Intervals larger than an octave are referred to as compound intervals:
| Compound interval | Consists of |
|---|---|
| Ninth | Octave + 2nd |
| Tenth | Octave + 3rd |
| Eleventh | Octave + 4th |
| Twelfth | Octave + 5th |
| Thirteenth | Octave + 6th |
Interval Inversion
Inverting intervals means that you transpose either of the notes so that the note that was formerly at the bottom is now on top or vice versa:
This means that intervals appear in discrete pairs that have similar properties. Unisons and octaves tend to be discussed together, likewise with thirds and sixths, or fourths and fifths, and so on. [1]
Interval Quality
The quality of an interval, how it actually sounds, is determined by the actual physical distance between the notes, which is measured in semitones.

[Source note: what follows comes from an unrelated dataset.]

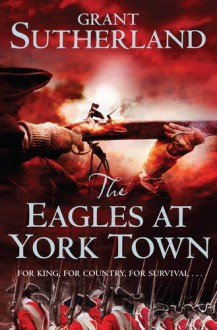 The Eagles at York Town: v. 3 - Grant Sutherland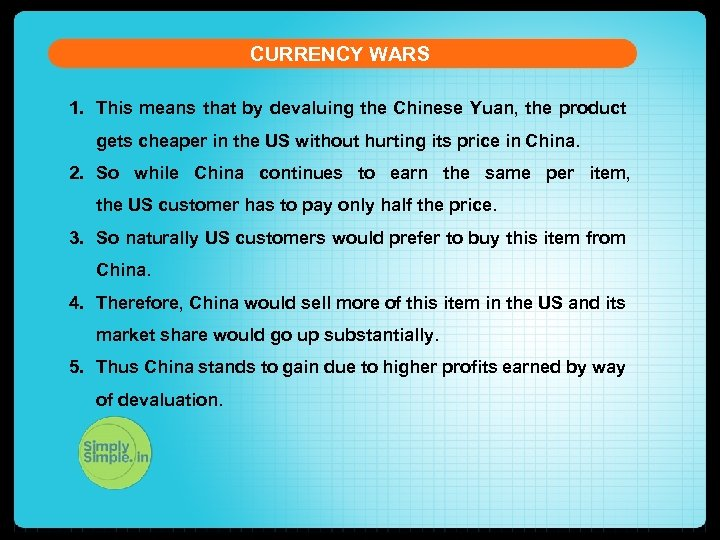 CURRENCY WARS 1. This means that by devaluing the Chinese Yuan, the product gets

In musical notation, B, C and D are consecutive scale steps. However, on an instrument, B and C are adjacent and C and D are separated by the enharmonic note C sharp/D flat. This means that intervals are of varying sizes.
To determine the interval quality, we add any accidentals back into the equation.
The following table contains some commonly occuring intervals together with their actual spans in semitones:
| Semitones | Interval |
|---|---|
| 0 | Perfect unison |
| 1 | Minor 2nd |
| 2 | Major 2nd |
| 3 | Minor 3rd |
| 4 | Major 3rd |
| 5 | Perfect 4th |
| 6 | (See below.) |
| 7 | Perfect 5th |
| 8 | Minor 6th |
| 9 | Major 6th |
| 10 | Minor 7th |
| 11 | Major 7th |
| 12 | Perfect octave |
Perfect vs. Minor/Major Intervals
As you can see in the above table, certain intervals appear in one basic form only, whereas others have two.
The unison, fourth and fifth and octave are collectively termed perfect intervals. They appear in one basic form only. Perfect intervals are considered as such because they are the most consonant intervals, they have the simplest frequency ratios according to the harmonic overtone series, and also because when inverted (see below), they remain perfect.
The second, third, sixth and seventh are known as minor/major intervals. These are less consonant, have more complex frequency ratios, and in interval theory they appear in two basic forms. Music theory has no preference for either.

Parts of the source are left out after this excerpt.